Count up the lines below that include the string "Stock" and report the number by itself.

=== Records for the exercise ===

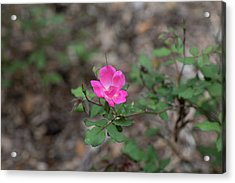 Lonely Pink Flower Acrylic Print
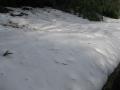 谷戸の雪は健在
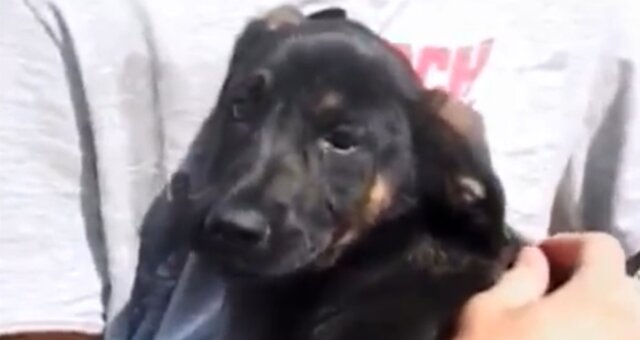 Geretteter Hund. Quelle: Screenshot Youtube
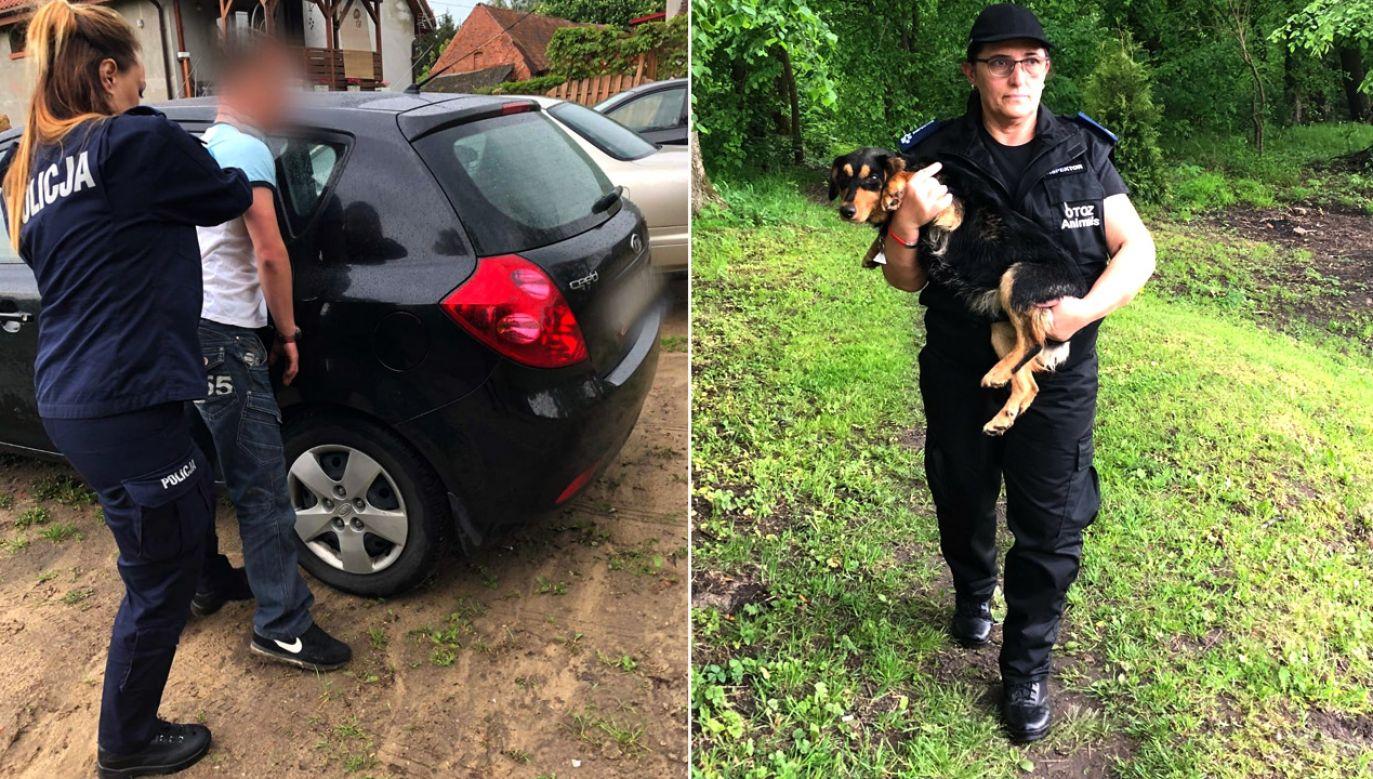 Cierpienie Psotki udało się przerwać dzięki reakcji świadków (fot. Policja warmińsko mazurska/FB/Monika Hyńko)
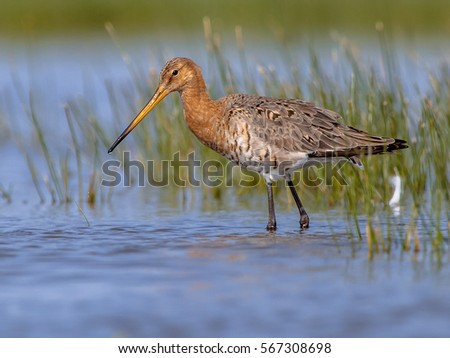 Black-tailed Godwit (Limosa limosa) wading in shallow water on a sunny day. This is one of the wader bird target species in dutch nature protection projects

===
=== Records for the exercise ===

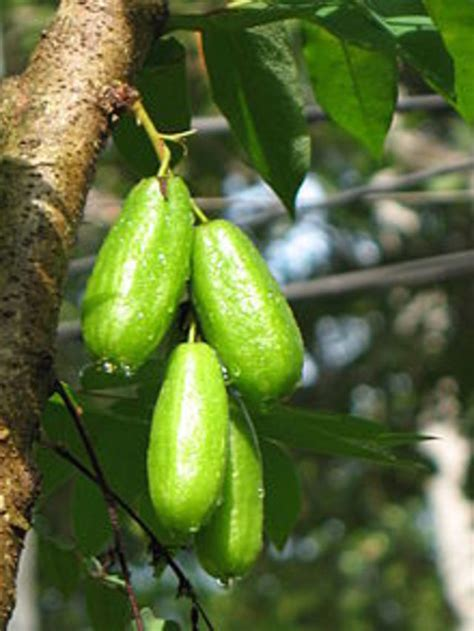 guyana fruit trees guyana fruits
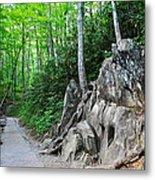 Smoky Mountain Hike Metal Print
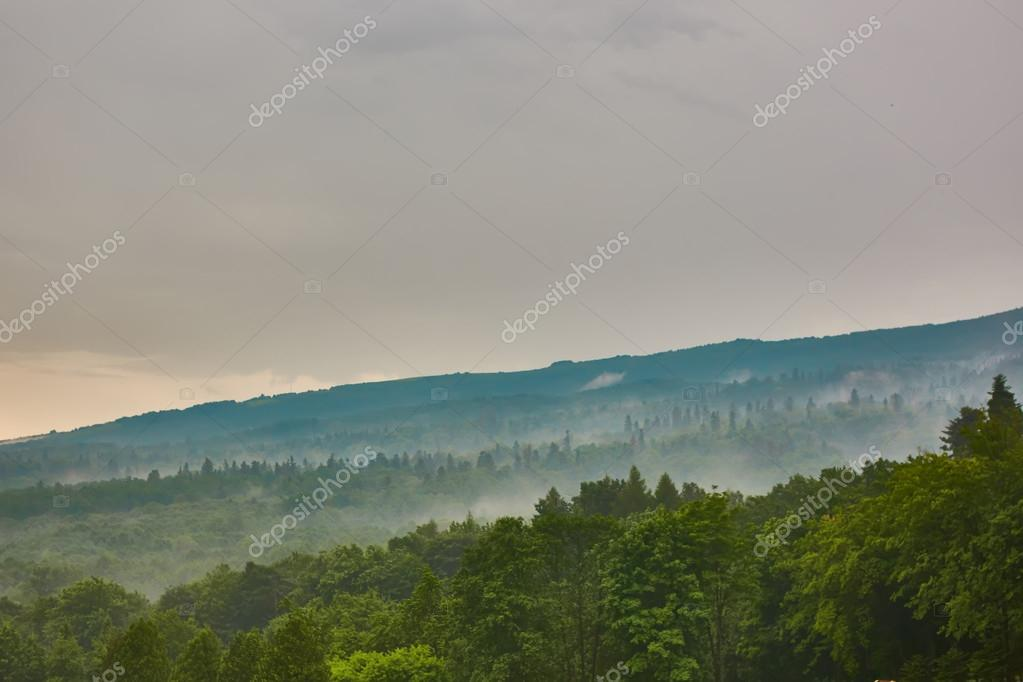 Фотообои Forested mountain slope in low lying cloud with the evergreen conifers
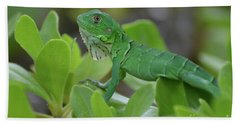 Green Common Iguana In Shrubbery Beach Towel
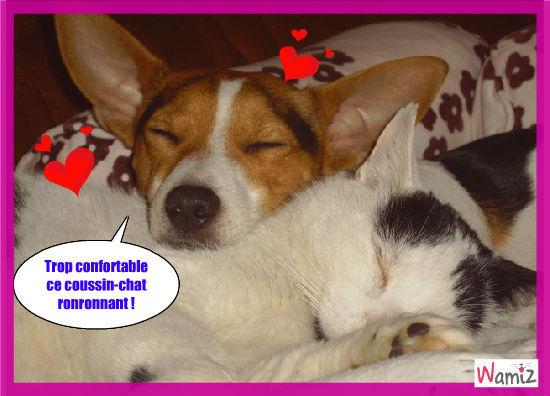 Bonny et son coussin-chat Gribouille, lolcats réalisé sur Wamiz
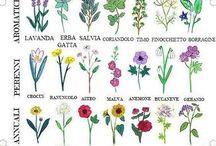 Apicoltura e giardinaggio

===
=== Records for the exercise ===

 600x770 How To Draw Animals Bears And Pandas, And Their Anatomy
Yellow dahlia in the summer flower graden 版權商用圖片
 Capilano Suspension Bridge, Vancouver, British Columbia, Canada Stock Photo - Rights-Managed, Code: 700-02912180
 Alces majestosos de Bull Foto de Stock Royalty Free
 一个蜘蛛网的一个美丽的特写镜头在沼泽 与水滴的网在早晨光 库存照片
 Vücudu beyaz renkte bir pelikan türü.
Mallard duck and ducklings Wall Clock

===

• [Solution to the problem] 2